**Parts of the exercise**
- a) In one to three sentences, explain why the article on excluding overseas subsidiary dividends from corporate tax says the government is switching to the exemption system.
- b) Please reproduce the stretch from "The most important" through "improve corporate competitiveness." in the article on overseas subsidiary dividends.

**Excerpted text**
________

본문 바로가기
bar_progress

Text Size

Close

[Public Voices] Effects of Excluding Overseas Subsidiary Dividends from Corporate Tax

[Public Voices] Effects of Excluding Overseas Subsidiary Dividends from Corporate Tax


Professor Lee Kyung-geun, Seoul School of Integrated Sciences and Technologies


The tax reform plan announced by the government this year includes a system that excludes dividends received from overseas subsidiaries from the corporate tax base of domestic companies (the overseas subsidiary dividend exemption system). Currently, when a domestic company receives dividends from an overseas subsidiary, the dividends are included in the tax base and taxed, but a foreign tax credit system is allowed to prevent double taxation by deducting taxes paid overseas. The new exemption system will replace the existing system. This tax reform plan is a system adopted by most member countries of the Organisation for Economic Co-operation and Development (OECD). In particular, the United Kingdom and Japan, which had long applied the foreign tax credit system to dividends from overseas subsidiaries, switched to the exemption system in 2009, and the United States followed in 2017. What is the reason for promoting such a system change?


The most important reason is to enhance the global competitiveness of domestic companies operating overseas. Under the exemption system for dividends from overseas subsidiaries, international double taxation on dividends is completely eliminated. In contrast, under the foreign tax credit system, international double taxation is generally not fully eliminated due to limitations on the scope of tax credits and country-specific credit limits. Due to these issues, the industry has been requesting the government to introduce the exemption system for dividends from overseas subsidiaries for several years, but it had not been accepted until now. This year, the government plans to revise the tax law to improve corporate competitiveness.

________

**Supplied information**

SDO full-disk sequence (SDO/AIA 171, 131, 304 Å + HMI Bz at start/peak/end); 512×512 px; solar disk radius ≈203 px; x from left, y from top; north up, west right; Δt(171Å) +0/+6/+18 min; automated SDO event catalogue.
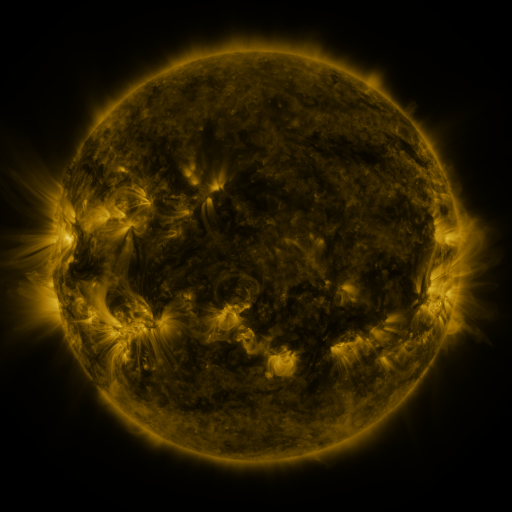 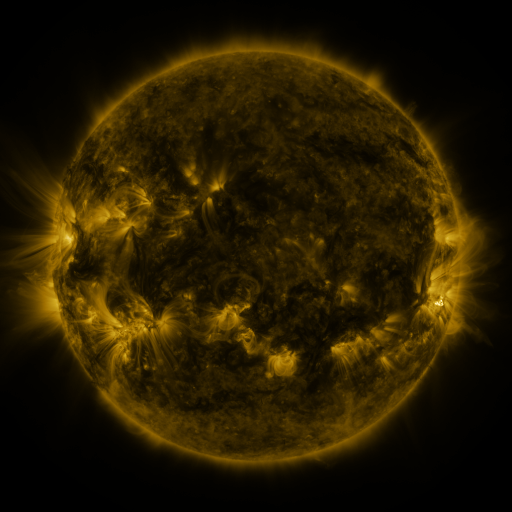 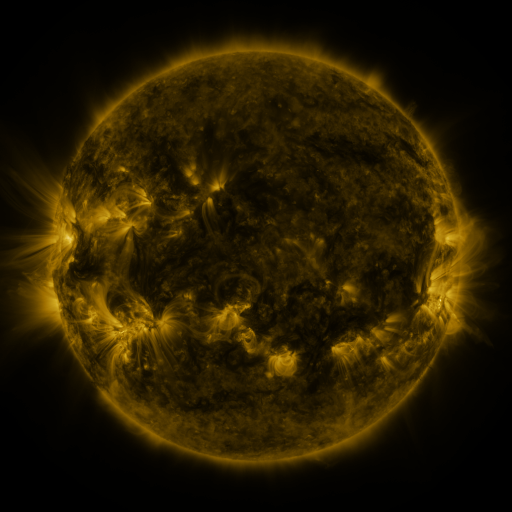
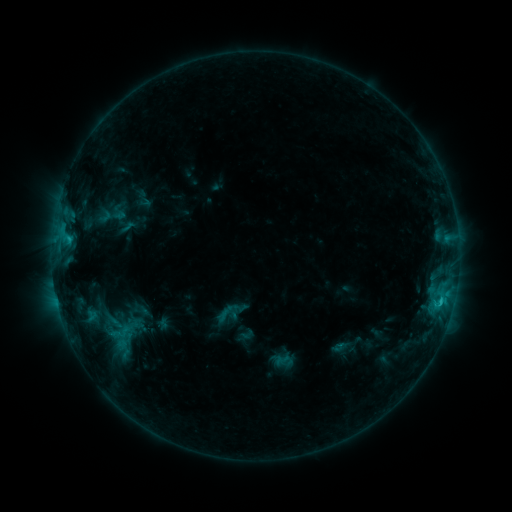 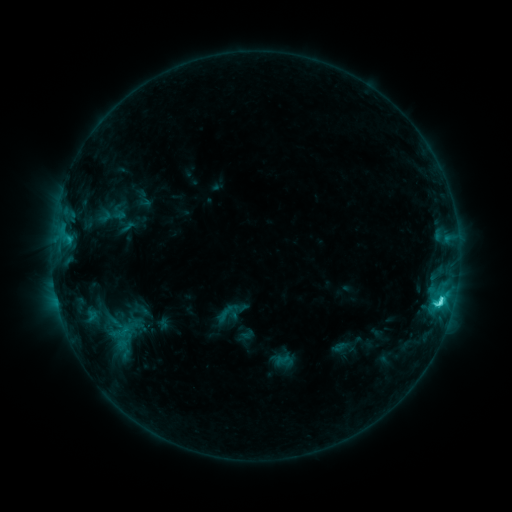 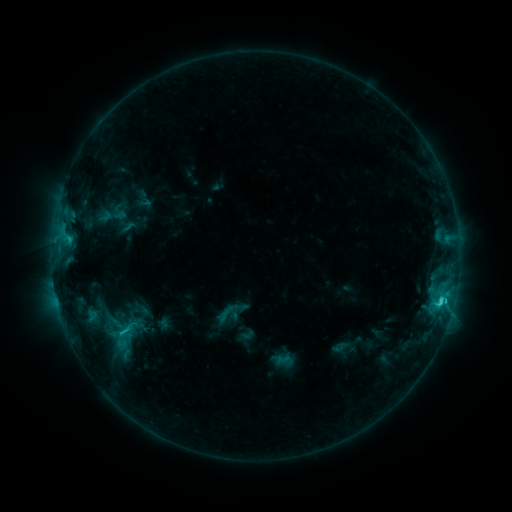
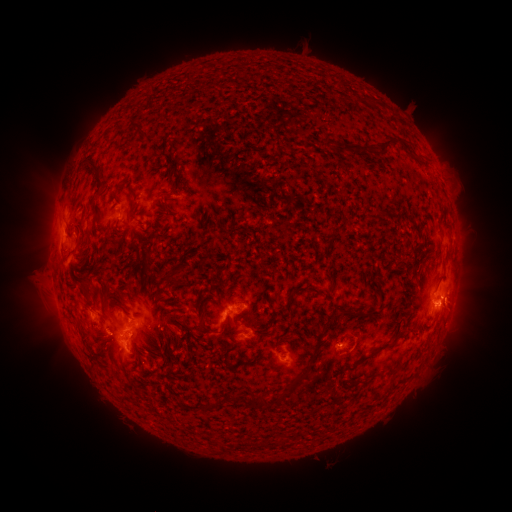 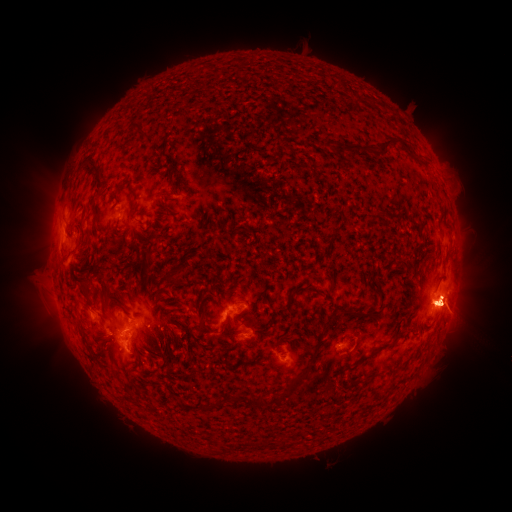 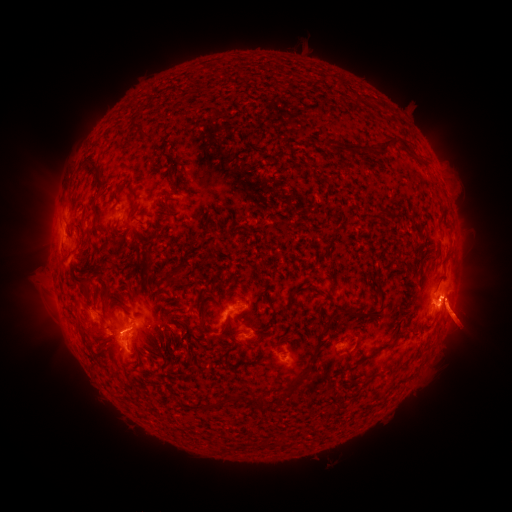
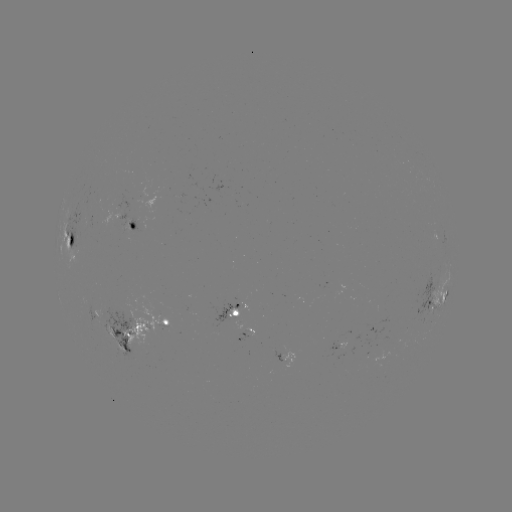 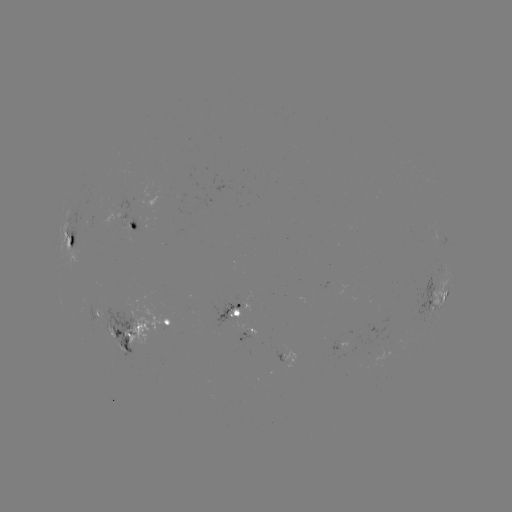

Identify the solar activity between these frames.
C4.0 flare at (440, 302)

________

**Response list**
- a) The main reason is to make domestic companies operating overseas more competitive globally. Under the exemption system, international double taxation on dividends from overseas subsidiaries is completely eliminated. The foreign tax credit system generally does not fully eliminate it because of limits on the scope of credits and country-specific credit limits.

- b)
The most important reason is to enhance the global competitiveness of domestic companies operating overseas. Under the exemption system for dividends from overseas subsidiaries, international double taxation on dividends is completely eliminated. In contrast, under the foreign tax credit system, international double taxation is generally not fully eliminated due to limitations on the scope of tax credits and country-specific credit limits. Due to these issues, the industry has been requesting the government to introduce the exemption system for dividends from overseas subsidiaries for several years, but it had not been accepted until now. This year, the government plans to revise the tax law to improve corporate competitiveness.